----- Dataset content -----

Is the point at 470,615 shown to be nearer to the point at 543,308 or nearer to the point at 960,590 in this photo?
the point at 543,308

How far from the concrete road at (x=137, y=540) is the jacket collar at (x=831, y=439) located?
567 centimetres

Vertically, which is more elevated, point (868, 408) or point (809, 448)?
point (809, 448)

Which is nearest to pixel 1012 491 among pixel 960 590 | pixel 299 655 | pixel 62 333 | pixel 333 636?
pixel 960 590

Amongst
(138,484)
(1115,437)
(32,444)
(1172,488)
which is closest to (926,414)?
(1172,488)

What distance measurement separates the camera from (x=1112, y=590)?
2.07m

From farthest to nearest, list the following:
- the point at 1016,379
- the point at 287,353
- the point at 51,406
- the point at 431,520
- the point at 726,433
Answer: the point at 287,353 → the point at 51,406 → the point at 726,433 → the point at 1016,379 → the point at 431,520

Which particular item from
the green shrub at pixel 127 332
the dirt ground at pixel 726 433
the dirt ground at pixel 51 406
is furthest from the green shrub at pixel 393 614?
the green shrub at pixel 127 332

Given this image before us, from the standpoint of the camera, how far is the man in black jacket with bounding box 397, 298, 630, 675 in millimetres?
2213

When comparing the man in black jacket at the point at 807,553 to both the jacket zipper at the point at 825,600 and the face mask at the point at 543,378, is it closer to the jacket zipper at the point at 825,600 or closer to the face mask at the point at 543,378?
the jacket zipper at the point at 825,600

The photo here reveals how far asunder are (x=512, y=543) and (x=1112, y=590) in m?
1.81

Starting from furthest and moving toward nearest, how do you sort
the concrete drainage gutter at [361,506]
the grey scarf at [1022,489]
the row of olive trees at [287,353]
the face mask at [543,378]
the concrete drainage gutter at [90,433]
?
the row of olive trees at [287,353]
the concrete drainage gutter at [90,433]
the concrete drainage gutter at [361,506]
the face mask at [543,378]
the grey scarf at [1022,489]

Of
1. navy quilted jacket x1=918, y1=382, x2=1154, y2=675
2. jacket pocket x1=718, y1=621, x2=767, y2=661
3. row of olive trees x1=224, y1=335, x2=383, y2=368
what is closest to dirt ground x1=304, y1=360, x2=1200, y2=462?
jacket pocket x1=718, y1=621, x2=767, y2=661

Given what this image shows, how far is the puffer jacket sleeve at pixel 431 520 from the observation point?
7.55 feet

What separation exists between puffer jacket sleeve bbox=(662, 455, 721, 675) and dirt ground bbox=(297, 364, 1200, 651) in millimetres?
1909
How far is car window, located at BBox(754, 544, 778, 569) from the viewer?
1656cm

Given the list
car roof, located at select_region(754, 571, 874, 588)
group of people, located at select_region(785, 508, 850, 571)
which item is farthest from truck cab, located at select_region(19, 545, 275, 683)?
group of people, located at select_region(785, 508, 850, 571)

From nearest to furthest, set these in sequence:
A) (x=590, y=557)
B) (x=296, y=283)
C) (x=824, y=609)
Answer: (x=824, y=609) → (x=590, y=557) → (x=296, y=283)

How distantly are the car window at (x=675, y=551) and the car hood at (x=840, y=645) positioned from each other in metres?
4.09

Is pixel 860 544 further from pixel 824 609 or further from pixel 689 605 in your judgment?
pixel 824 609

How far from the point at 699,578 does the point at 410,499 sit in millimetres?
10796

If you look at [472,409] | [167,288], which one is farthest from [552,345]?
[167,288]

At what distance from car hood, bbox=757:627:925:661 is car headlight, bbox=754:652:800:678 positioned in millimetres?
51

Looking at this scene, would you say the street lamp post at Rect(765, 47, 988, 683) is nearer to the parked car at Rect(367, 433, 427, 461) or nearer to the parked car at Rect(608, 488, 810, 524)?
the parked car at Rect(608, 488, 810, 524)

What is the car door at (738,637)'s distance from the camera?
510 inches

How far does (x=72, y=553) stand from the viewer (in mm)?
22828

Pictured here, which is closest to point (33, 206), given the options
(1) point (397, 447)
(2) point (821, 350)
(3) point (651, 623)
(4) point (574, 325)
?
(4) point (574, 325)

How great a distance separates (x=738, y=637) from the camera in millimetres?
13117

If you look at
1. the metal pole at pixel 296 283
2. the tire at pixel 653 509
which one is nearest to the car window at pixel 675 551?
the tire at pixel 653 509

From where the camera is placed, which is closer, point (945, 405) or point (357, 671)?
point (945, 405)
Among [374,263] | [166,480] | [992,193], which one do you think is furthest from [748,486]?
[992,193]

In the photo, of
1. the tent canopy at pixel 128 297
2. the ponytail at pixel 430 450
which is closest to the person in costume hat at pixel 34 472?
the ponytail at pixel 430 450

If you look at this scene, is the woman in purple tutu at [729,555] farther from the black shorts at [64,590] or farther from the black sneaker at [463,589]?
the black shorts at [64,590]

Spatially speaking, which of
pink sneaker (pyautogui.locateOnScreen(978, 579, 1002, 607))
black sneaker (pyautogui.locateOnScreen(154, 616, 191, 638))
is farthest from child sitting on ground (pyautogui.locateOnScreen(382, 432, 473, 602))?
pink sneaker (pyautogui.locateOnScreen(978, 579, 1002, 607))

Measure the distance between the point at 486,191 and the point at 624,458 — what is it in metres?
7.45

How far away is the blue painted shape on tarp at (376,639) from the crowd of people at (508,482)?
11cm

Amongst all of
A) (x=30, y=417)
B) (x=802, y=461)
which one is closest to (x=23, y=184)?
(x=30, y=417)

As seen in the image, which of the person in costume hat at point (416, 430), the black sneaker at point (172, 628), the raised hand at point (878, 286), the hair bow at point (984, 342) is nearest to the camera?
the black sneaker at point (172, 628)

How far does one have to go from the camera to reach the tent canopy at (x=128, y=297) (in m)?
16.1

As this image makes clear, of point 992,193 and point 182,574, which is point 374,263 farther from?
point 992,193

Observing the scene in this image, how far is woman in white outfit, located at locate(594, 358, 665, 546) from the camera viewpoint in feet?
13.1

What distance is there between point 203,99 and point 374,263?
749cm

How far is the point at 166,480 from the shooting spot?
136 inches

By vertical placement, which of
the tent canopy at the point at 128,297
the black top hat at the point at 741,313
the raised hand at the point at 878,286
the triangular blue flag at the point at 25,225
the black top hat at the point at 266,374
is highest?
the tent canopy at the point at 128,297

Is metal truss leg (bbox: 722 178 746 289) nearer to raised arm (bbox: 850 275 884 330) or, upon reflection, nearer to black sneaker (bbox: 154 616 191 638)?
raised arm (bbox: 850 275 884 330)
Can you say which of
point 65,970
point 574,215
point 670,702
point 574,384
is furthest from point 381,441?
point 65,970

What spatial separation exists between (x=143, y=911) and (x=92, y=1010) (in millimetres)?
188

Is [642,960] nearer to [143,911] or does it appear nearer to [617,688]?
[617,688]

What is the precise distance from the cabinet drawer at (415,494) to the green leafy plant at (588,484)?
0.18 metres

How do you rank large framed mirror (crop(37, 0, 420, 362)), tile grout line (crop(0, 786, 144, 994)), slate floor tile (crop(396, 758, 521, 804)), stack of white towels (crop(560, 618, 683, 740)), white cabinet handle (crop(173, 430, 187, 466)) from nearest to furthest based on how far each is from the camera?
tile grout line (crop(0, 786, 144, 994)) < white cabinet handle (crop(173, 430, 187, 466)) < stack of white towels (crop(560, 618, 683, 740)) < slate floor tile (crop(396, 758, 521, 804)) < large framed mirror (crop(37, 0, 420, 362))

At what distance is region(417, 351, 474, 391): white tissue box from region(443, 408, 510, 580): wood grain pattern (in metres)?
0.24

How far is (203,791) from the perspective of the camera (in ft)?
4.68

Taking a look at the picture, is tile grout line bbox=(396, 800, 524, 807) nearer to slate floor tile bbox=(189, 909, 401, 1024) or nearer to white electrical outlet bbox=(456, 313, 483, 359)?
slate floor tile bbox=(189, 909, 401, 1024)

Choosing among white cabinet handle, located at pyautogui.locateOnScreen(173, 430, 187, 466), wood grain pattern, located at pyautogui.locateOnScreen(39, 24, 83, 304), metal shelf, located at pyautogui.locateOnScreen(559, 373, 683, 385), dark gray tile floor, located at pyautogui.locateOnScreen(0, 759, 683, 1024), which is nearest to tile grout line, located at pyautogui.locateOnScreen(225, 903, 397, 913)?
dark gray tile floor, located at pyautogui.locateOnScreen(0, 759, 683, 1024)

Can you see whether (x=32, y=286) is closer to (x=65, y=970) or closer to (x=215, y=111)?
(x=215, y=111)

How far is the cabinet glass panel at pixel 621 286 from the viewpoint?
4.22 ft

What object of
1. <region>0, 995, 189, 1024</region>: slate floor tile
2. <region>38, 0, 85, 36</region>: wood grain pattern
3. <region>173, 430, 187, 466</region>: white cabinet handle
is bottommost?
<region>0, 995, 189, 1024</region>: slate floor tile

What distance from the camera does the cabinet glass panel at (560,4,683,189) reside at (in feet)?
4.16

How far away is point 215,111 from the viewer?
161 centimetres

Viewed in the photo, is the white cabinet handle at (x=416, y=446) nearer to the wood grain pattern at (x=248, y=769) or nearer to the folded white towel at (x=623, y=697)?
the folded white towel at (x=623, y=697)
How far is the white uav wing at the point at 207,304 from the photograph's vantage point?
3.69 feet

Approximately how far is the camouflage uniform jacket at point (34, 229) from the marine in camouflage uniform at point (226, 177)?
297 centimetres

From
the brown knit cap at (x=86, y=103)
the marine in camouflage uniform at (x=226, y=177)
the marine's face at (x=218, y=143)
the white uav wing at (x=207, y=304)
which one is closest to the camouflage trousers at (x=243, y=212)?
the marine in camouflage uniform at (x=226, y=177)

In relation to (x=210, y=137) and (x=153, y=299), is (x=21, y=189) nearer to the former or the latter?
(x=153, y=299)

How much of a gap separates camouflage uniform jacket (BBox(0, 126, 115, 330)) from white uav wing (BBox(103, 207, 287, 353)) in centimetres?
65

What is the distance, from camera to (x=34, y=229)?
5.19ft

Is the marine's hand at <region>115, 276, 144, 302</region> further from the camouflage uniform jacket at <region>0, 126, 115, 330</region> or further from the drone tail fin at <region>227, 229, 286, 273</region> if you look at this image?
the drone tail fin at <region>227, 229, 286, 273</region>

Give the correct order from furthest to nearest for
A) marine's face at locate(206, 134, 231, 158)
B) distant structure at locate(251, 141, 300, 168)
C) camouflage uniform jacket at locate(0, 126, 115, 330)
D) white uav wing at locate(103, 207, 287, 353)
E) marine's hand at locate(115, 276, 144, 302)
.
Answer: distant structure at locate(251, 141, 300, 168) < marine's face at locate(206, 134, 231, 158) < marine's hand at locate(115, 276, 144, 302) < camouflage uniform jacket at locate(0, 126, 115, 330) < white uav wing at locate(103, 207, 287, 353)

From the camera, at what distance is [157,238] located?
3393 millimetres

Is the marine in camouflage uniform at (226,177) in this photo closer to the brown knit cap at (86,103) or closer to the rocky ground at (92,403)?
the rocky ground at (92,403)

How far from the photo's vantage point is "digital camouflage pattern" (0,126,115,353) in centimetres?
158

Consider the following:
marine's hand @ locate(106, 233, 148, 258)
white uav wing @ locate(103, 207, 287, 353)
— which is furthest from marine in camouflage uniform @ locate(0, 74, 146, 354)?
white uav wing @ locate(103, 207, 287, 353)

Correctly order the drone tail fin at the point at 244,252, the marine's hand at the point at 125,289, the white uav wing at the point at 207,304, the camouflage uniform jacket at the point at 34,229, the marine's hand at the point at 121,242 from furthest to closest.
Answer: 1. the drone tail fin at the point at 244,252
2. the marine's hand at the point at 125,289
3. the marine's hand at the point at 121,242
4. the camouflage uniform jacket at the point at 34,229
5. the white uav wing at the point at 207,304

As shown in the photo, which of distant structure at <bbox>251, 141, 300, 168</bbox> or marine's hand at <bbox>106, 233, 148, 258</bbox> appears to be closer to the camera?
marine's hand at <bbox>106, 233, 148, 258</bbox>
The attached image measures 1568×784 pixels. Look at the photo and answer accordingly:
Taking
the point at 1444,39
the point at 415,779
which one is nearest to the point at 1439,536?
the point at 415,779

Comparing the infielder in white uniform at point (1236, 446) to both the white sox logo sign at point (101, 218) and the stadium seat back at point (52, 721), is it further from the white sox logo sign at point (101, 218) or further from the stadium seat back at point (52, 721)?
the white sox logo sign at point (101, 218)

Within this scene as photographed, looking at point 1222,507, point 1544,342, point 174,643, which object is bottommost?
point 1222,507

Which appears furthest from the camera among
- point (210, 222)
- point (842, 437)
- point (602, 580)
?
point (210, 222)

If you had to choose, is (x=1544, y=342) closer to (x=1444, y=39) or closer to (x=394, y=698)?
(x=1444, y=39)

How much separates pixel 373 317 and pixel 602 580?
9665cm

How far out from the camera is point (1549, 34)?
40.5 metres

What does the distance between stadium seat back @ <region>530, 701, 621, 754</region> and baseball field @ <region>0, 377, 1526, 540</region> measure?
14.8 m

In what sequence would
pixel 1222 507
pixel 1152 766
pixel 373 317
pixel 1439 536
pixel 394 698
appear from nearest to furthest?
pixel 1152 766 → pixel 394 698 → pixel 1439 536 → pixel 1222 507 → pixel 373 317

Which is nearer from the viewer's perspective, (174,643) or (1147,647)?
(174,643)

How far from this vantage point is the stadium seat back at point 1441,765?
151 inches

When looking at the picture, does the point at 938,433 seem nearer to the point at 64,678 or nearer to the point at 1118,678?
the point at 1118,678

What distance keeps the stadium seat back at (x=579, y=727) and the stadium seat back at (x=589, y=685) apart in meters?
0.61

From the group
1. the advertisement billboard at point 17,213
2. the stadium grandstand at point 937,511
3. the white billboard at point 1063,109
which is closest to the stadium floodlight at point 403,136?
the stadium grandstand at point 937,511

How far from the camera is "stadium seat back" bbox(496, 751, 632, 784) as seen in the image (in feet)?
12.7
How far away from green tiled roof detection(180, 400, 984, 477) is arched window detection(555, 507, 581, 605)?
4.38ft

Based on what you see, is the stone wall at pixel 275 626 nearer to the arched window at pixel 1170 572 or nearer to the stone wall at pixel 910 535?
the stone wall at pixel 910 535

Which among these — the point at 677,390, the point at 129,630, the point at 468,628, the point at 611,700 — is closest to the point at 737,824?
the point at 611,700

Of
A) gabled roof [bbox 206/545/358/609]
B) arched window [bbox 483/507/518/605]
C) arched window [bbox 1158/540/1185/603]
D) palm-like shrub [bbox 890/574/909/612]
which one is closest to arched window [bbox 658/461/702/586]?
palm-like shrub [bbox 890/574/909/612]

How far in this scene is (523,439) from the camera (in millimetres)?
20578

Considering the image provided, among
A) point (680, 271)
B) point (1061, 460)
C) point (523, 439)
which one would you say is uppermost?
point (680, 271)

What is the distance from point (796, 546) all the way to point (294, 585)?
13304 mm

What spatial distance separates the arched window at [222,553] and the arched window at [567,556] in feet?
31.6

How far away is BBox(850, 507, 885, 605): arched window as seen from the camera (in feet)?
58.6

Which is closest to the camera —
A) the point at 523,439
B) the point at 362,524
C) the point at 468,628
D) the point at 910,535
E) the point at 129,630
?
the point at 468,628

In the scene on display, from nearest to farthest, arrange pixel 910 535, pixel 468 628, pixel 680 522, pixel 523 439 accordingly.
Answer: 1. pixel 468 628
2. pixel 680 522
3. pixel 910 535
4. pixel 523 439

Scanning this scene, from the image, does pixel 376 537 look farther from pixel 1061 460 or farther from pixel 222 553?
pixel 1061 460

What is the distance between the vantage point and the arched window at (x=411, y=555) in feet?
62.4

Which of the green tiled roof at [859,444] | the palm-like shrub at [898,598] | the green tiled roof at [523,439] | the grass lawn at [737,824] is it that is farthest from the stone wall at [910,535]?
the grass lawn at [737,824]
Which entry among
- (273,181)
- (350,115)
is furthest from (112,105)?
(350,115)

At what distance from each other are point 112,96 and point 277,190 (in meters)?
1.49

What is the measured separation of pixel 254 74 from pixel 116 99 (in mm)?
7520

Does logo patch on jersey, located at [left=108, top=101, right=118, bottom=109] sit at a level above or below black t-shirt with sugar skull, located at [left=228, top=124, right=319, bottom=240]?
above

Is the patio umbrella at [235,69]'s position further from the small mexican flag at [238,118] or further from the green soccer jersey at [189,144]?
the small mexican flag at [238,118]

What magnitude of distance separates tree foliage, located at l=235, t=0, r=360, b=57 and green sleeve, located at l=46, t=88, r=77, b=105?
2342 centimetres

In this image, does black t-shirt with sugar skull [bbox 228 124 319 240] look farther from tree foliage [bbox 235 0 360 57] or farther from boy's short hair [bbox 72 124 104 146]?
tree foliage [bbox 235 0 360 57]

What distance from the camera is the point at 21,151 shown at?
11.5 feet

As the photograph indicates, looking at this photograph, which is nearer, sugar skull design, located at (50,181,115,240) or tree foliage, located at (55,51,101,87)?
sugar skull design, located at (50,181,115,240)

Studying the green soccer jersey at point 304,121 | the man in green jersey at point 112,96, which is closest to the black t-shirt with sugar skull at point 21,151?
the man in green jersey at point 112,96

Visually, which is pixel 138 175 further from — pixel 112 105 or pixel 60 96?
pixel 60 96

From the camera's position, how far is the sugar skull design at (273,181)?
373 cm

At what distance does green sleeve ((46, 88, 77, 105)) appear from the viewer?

-----

**Request**
Update the records from the line holding "Studying the green" through the end of the records, inclusive, replacing "sugar skull" with "skull print" and leaving everything else unchanged. Give back only those lines.

**Finished task**
Studying the green soccer jersey at point 304,121 | the man in green jersey at point 112,96, which is closest to the black t-shirt with skull print at point 21,151?
the man in green jersey at point 112,96

Visually, which is pixel 138 175 further from — pixel 112 105 or pixel 60 96?
pixel 60 96

From the camera's position, how far is the skull print design at (273,181)?
373 cm

At what distance does green sleeve ((46, 88, 77, 105)) appear from the viewer?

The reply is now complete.